WHAT THIS TASK INVOLVES:
Collect every line of the entries below that contains the word "plastic", matching its case exactly.

DATASET:
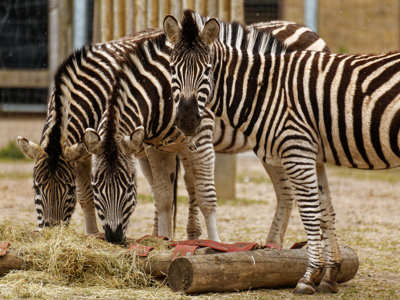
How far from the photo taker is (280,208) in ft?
23.9

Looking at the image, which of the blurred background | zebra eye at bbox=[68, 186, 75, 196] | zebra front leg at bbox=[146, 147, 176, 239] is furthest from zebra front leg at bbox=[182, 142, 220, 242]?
the blurred background

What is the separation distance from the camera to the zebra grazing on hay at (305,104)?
16.9ft

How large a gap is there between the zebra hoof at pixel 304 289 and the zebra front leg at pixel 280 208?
1.62 m

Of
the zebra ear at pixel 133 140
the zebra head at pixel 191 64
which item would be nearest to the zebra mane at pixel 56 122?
the zebra ear at pixel 133 140

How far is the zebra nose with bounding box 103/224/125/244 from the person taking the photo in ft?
19.0

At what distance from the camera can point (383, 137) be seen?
5.07 metres

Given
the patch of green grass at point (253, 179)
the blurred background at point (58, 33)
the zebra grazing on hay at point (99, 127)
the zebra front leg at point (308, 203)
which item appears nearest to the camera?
the zebra front leg at point (308, 203)

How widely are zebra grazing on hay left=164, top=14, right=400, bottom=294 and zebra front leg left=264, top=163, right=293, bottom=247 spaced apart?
1523 mm

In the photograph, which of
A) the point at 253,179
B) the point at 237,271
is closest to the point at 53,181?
the point at 237,271

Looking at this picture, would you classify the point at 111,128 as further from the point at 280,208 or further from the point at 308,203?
the point at 280,208

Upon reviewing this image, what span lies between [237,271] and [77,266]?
124cm

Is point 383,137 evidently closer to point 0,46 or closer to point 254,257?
point 254,257

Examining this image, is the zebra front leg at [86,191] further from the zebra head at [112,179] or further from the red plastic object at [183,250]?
the red plastic object at [183,250]

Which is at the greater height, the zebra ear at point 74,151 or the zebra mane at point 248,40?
the zebra mane at point 248,40
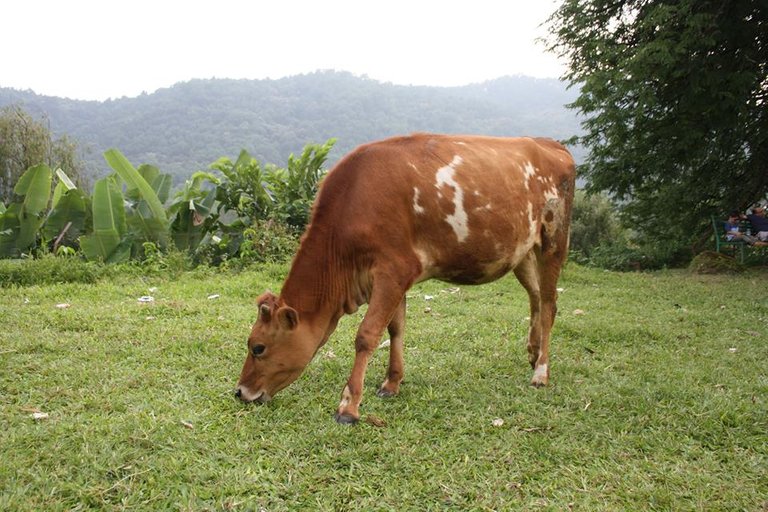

RESULT:
Examining this image, is the zebra front leg at [86,191] further from the zebra head at [112,179] or further from the red plastic object at [183,250]?
the red plastic object at [183,250]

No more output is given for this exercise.